Speaker
Description
The Quark-Gluon Plasma, a new state of matter characterized by its extreme energy density
and temperature generated in heavy-ion collision experiments, is expected to modify hard-scattered
partons traveling through it and, consequently, the jets they produce. Analyses regarding jets
may recover information about the medium and its partonic energy-loss mechanism. This work
applies the Monte Carlo event generators JEWEL and PYTHIA for the simulation of observables
comparable to current experimental research, focusing on the impact of a realistic description of the
medium, provided by the state-of-the-art (2+1)D v-USPhydro code, in the azimuthal distribution
and energy modification of jets.
We present the jet nuclear modification factor RAA and anisotropic flow coefficients vn=2,3,4 for
multiple models, centralities and jet radii R. The RAA simulated presents good agreement with
experimental data for central collisions only. The evolution of the results in terms of centrality and
R indicates a possibility of better understanding of medium response in the JEWEL framework.

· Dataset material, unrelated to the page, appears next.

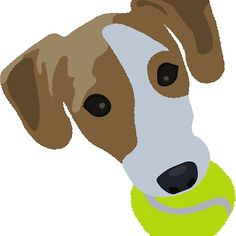 Playful Jack Russell with a tennis ball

The
realistic hydrodynamics models behave differently to JEWEL’s longitudinal-only expansion, mainly
in the circumstances where less quenching is expected. The correlation between the jet azimuthal
distribution and those generated by soft particles resulted from the realistic medium profiles enables
the event-by-event calculation of higher-order jet anisotropic flow coefficients that can be compared
to experimental measurements. The simulations show a transverse momentum-dependent elliptic
flow v2 and, for the first time, a positive triangular flow v3 .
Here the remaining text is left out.